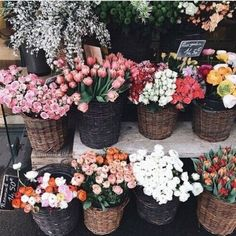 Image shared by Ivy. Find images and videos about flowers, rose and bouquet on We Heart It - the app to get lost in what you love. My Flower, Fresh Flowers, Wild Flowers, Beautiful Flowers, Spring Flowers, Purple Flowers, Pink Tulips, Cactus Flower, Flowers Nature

================================

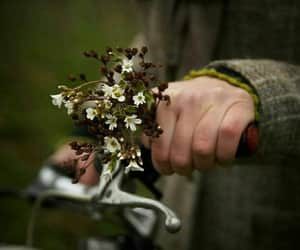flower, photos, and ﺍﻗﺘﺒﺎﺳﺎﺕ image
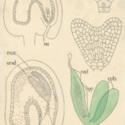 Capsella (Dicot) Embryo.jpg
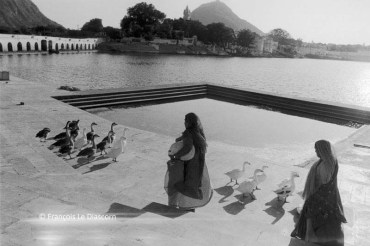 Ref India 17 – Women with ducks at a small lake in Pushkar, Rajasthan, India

================================

Would you write out exactly the lines above, starting at the line containing "flower, photos, and ﺍﻗﺘﺒﺎﺳﺎﺕ image" and stopping after the line containing "Ref India 17"? Omit the pictures.

flower, photos, and ﺍﻗﺘﺒﺎﺳﺎﺕ image
 Capsella (Dicot) Embryo.jpg
 Ref India 17 – Women with ducks at a small lake in Pushkar, Rajasthan, India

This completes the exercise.